● **Selected passage**
By Virginia Monaco
Maine’s Allagash Brewing Company is nearing its 20 year anniversary, producing beer in a state-of-the-art expanded space and serving their brews on tap in more bars and restaurants than ever before. ICE has long had a close relationship with Allagash founder and owner, Rob Tod, and was thrilled to have him lead a tasting of his signature beers, from classic to experimental.
Although Allagash is a household name today, it wasn’t always that way. The brewery started in 1995, in a simple warehouse space in Portland, Maine. Rob loved Belgian style beers, but noticed that American brewers had not yet adopted the techniques and flavors developed by Belgian monks and brewers over centuries. Starting out as a one-man operation, he decided to focus on a single beer recipe. That brew is Allagash’s flagship White—an unfiltered wheat beer brewed with orange peel and coriander.
Rob quickly found that to sell his innovative product, he would have to educate bartenders and beer influencers about how to serve and drink Belgian beer. It was an uphill battle, but he established the quality of the Allagash brand with the White and after a few years, was able to expand his portfolio.

[Entries drawn from a collection]
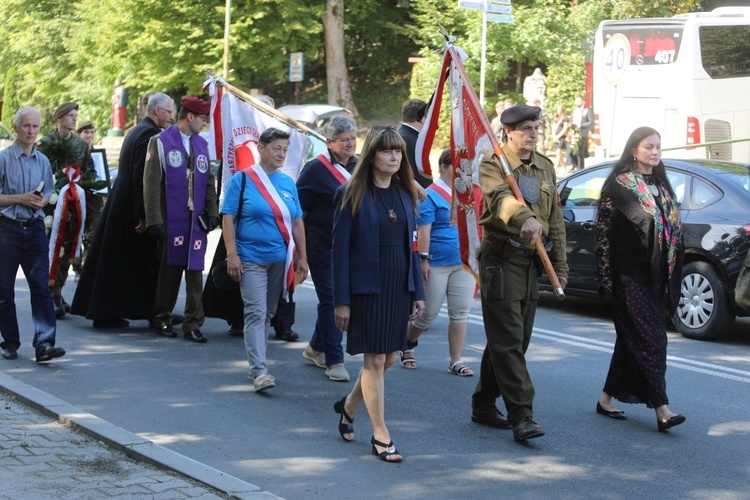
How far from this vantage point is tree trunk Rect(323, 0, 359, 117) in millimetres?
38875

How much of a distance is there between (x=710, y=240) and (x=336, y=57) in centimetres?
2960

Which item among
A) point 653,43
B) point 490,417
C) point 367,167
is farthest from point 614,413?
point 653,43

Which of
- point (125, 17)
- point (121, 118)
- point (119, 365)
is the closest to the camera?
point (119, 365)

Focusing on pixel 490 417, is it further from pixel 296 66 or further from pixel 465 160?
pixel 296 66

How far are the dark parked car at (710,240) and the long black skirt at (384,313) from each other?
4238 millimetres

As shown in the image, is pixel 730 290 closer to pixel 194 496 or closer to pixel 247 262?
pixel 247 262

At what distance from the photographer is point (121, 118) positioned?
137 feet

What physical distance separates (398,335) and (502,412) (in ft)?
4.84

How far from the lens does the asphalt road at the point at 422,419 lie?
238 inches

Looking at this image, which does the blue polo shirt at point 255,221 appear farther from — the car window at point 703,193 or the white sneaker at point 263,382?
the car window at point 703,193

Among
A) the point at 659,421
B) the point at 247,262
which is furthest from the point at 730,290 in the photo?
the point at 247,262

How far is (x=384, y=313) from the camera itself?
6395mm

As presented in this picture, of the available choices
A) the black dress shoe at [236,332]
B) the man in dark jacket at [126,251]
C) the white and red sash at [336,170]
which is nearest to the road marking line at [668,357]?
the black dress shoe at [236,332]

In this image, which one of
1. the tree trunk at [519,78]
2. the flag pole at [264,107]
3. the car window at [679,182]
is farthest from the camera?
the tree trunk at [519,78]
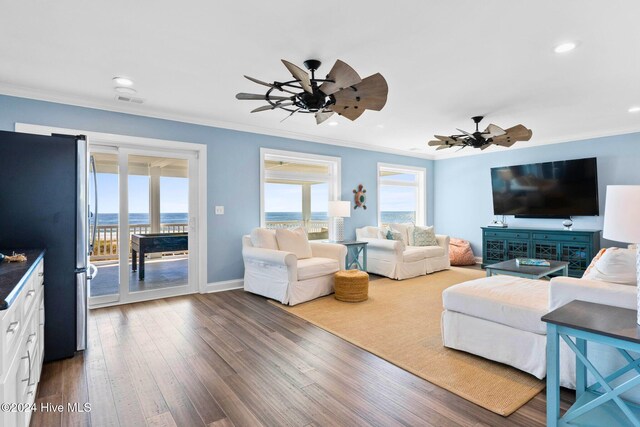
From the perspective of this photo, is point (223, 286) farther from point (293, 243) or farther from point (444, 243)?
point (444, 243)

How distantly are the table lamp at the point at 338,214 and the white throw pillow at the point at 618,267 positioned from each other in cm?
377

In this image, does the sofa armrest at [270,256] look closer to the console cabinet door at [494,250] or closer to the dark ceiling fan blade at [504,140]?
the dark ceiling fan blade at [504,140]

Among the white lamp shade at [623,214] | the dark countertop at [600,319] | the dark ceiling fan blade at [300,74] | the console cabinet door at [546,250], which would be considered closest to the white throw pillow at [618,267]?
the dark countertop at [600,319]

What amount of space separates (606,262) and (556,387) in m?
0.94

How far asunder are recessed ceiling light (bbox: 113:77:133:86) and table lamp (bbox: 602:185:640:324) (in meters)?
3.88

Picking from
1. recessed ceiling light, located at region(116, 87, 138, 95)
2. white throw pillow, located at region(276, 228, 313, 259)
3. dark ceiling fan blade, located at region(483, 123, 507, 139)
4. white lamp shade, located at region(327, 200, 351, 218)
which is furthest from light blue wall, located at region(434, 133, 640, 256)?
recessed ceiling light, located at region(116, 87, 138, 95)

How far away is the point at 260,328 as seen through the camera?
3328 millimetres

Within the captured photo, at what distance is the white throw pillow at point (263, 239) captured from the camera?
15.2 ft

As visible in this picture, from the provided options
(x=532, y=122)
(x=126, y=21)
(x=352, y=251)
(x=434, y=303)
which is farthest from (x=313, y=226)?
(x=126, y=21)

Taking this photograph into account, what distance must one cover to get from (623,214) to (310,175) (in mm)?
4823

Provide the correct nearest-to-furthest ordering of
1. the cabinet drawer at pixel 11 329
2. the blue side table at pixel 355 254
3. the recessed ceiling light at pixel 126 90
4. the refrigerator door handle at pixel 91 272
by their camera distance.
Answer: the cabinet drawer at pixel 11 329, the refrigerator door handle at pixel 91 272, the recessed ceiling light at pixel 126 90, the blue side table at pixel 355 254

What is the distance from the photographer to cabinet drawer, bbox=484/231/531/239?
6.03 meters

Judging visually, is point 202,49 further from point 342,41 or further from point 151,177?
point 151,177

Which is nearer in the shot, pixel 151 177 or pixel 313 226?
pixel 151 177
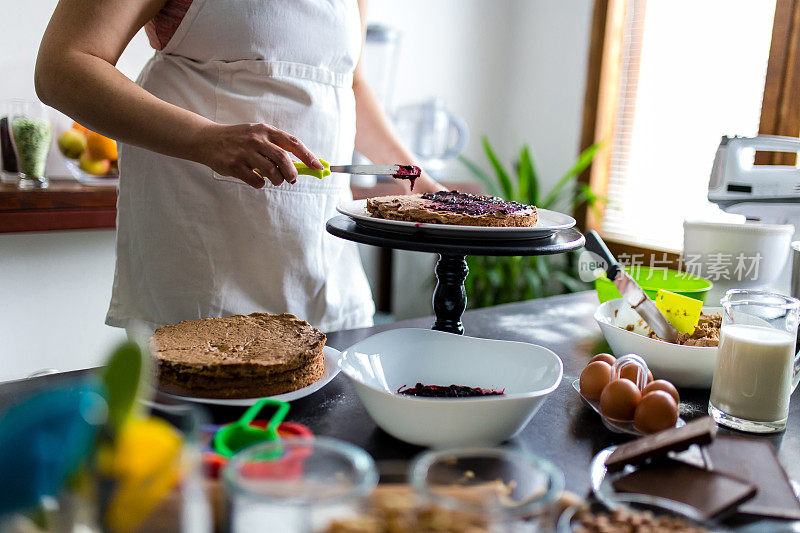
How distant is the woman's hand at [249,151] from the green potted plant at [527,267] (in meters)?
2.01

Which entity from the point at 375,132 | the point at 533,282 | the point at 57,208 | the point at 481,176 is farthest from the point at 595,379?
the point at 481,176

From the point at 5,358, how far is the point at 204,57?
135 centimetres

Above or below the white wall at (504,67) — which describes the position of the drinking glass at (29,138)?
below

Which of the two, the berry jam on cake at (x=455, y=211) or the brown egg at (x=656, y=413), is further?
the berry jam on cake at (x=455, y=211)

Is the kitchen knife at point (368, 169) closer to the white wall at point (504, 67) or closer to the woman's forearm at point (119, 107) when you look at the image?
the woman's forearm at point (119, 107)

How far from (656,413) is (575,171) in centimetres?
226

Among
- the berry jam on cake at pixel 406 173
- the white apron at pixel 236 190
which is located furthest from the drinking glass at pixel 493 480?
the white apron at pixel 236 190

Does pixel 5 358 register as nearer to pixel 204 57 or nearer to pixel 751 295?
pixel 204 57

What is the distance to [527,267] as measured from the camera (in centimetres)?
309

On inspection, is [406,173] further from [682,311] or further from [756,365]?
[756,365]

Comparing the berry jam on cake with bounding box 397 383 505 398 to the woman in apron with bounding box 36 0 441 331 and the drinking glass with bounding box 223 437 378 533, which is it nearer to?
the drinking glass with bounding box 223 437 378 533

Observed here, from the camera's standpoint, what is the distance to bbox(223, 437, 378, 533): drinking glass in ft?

● **What you will do**
Reproduce the part of the Allagash article starting with "Although Allagash is" and going on through "expand his portfolio.". These entries come from a separate source.

● **Finished exercise**
Although Allagash is a household name today, it wasn’t always that way. The brewery started in 1995, in a simple warehouse space in Portland, Maine. Rob loved Belgian style beers, but noticed that American brewers had not yet adopted the techniques and flavors developed by Belgian monks and brewers over centuries. Starting out as a one-man operation, he decided to focus on a single beer recipe. That brew is Allagash’s flagship White—an unfiltered wheat beer brewed with orange peel and coriander.
Rob quickly found that to sell his innovative product, he would have to educate bartenders and beer influencers about how to serve and drink Belgian beer. It was an uphill battle, but he established the quality of the Allagash brand with the White and after a few years, was able to expand his portfolio.